Data records:

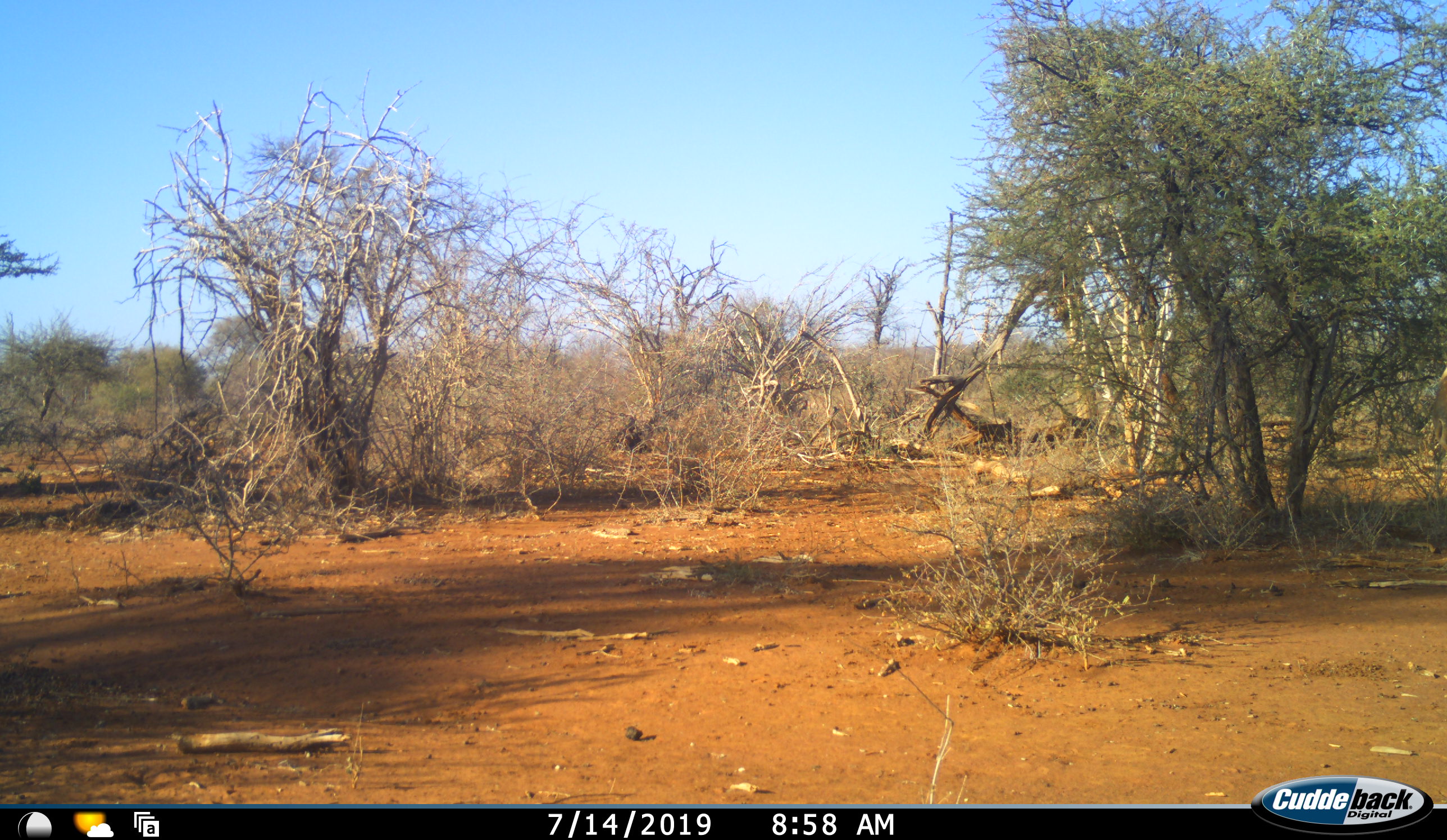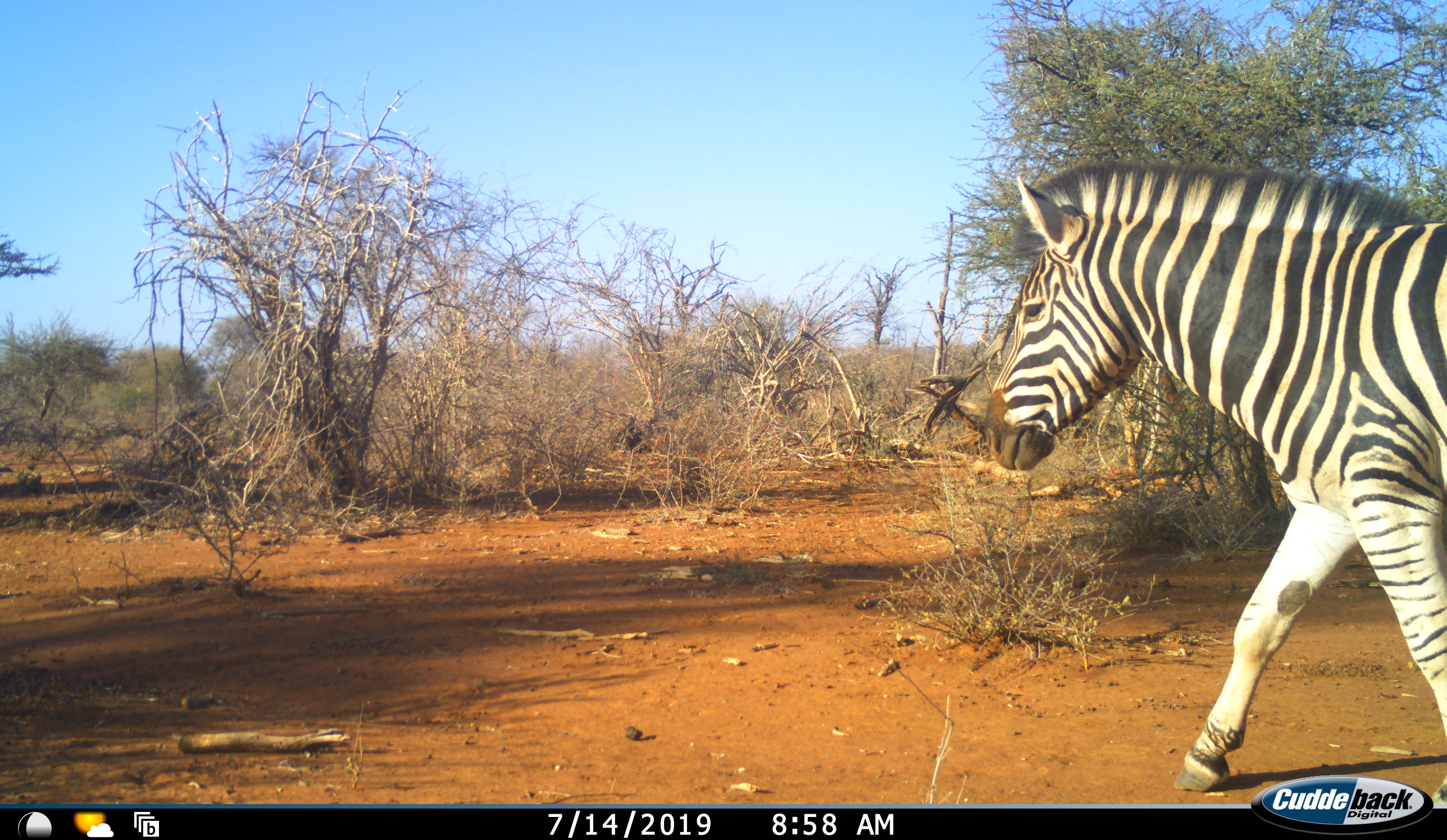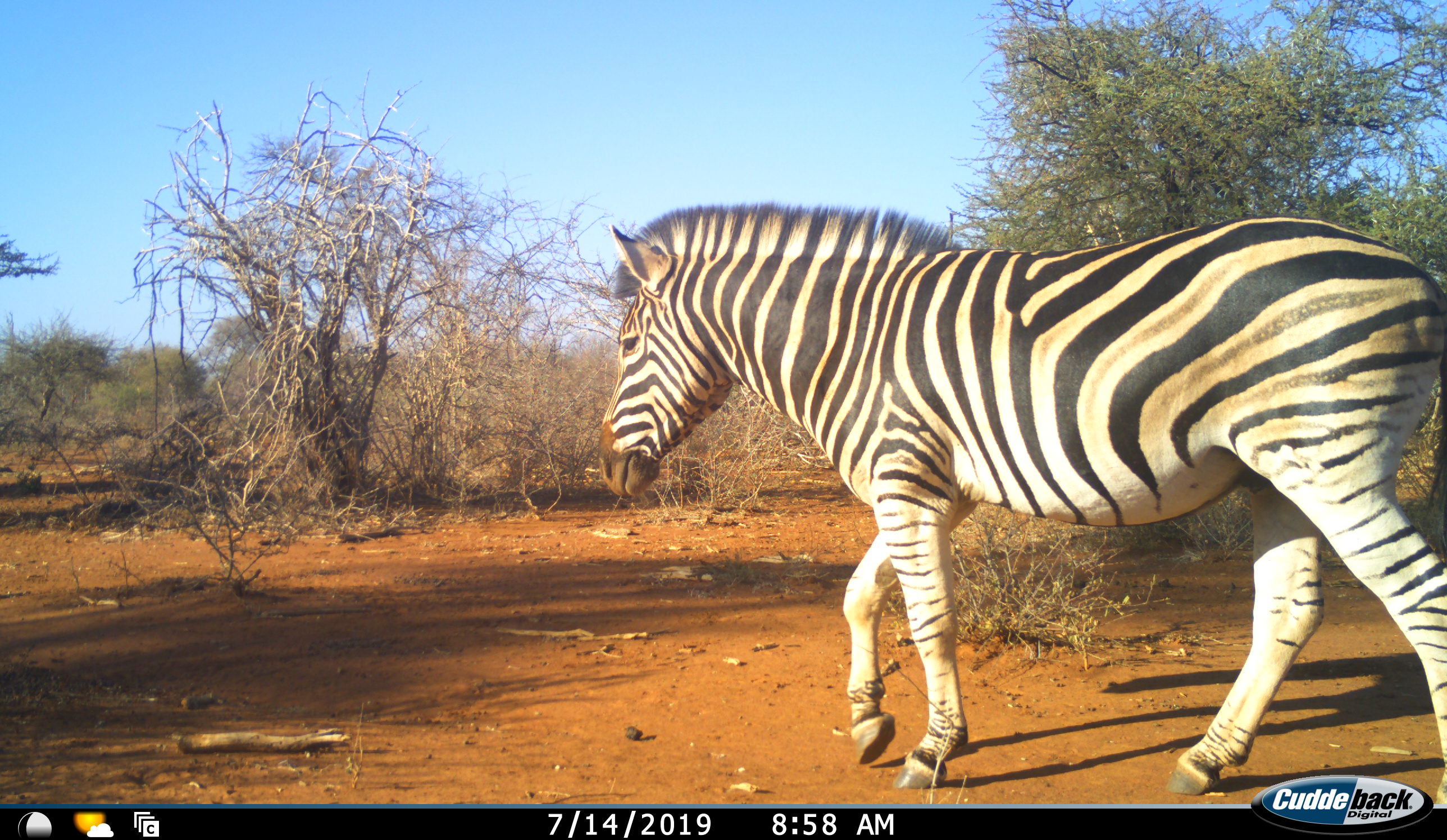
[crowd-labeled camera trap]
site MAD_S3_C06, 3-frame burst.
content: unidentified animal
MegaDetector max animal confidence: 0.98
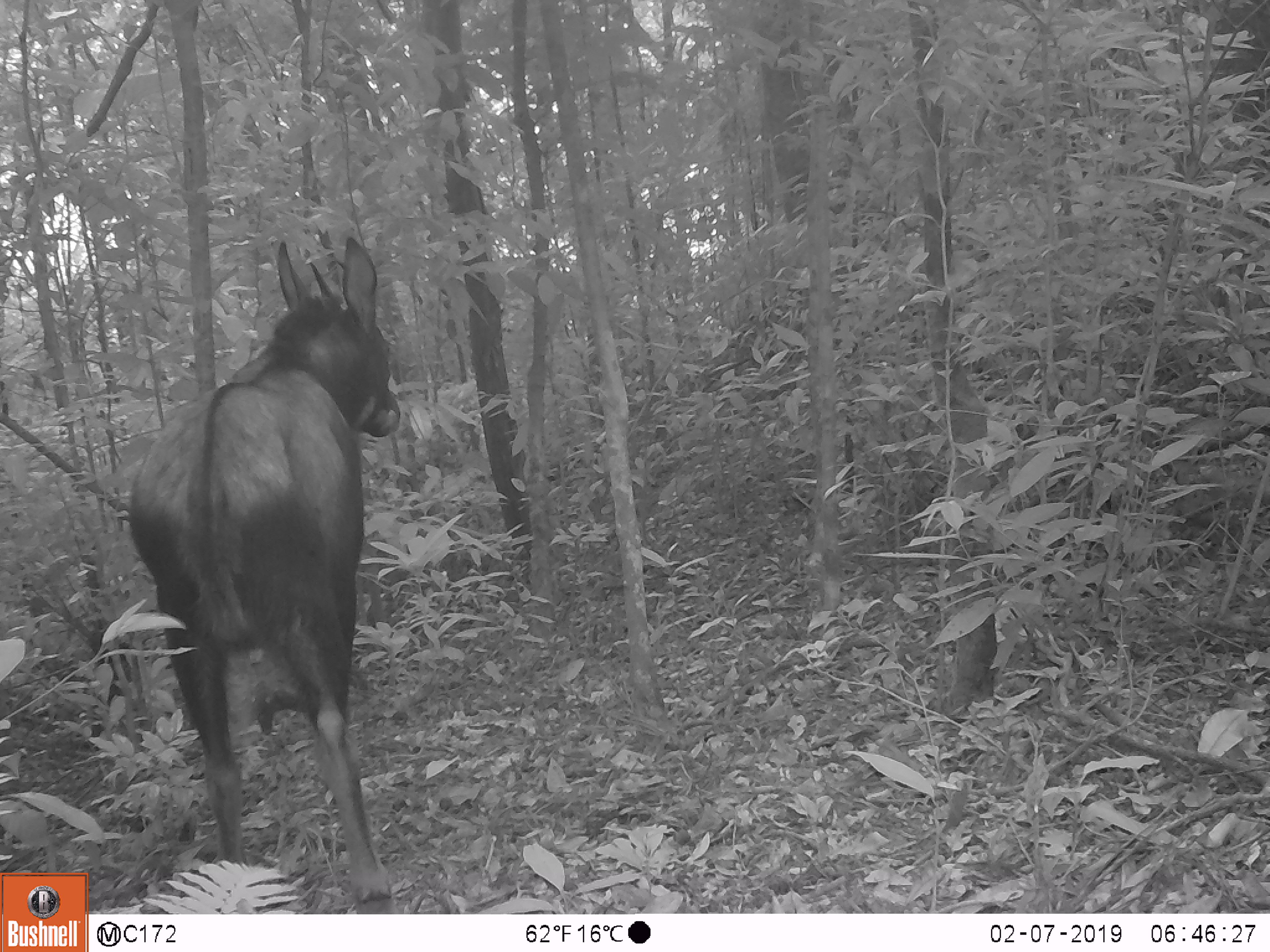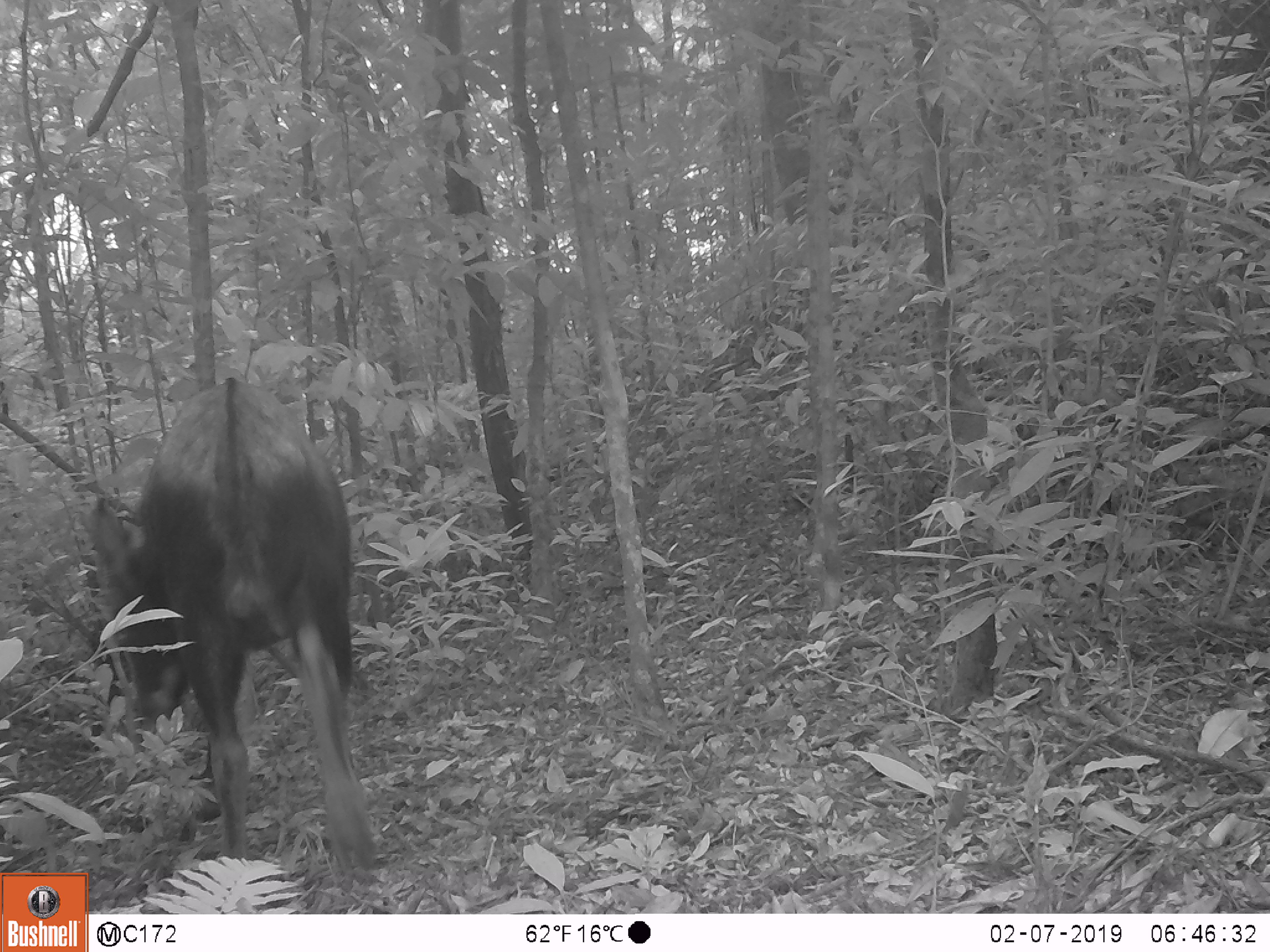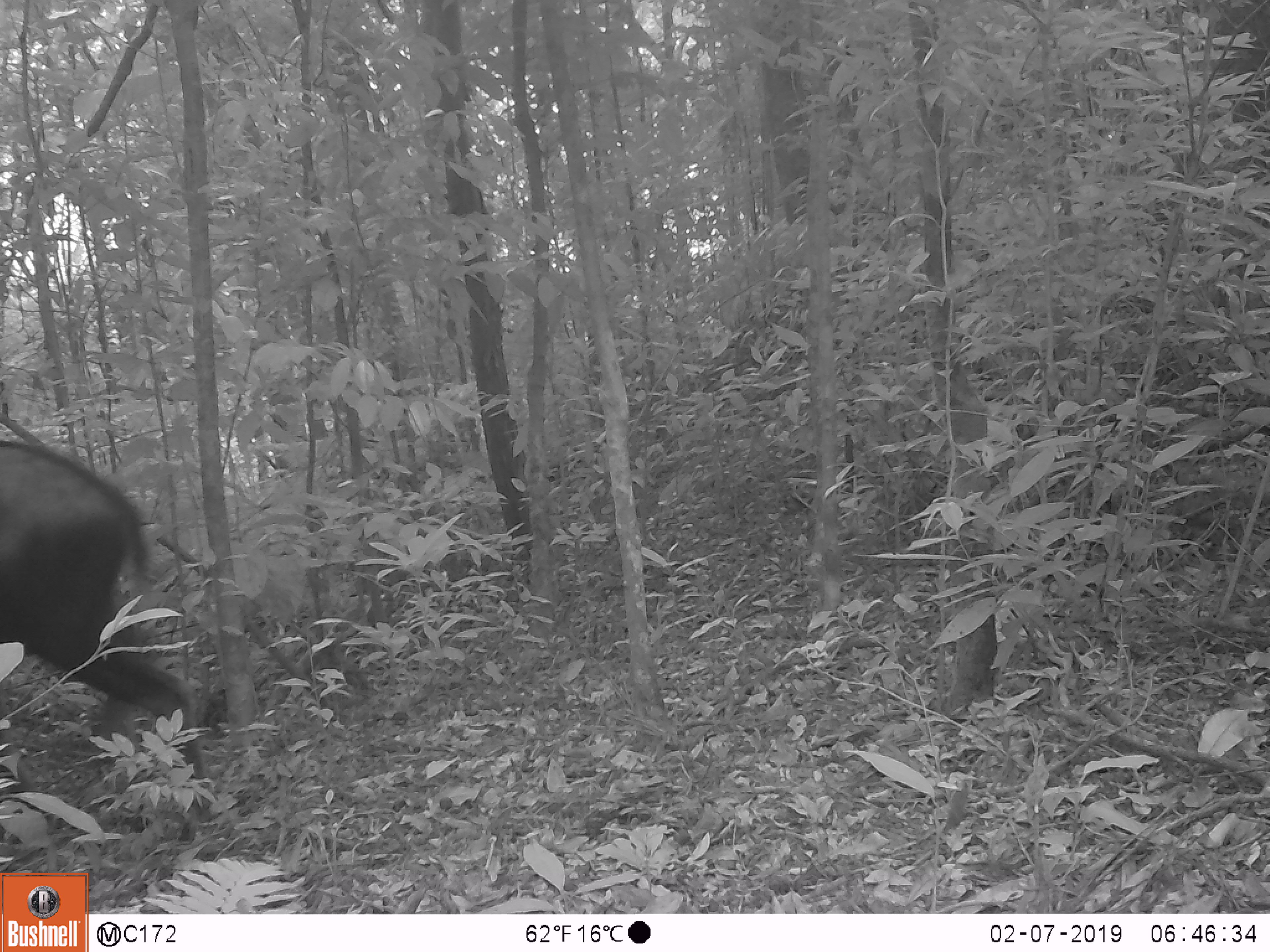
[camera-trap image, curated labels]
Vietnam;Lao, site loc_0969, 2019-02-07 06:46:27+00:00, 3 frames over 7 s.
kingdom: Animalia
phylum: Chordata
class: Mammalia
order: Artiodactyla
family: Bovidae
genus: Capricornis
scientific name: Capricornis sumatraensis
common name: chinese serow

Work task:
Restate exactly, and only, every line from the one that contains "Vietnam;Lao, site loc_0969, 2019-02-07" through the last line of the records.

Answer:
Vietnam;Lao, site loc_0969, 2019-02-07 06:46:27+00:00, 3 frames over 7 s.
kingdom: Animalia
phylum: Chordata
class: Mammalia
order: Artiodactyla
family: Bovidae
genus: Capricornis
scientific name: Capricornis sumatraensis
common name: chinese serow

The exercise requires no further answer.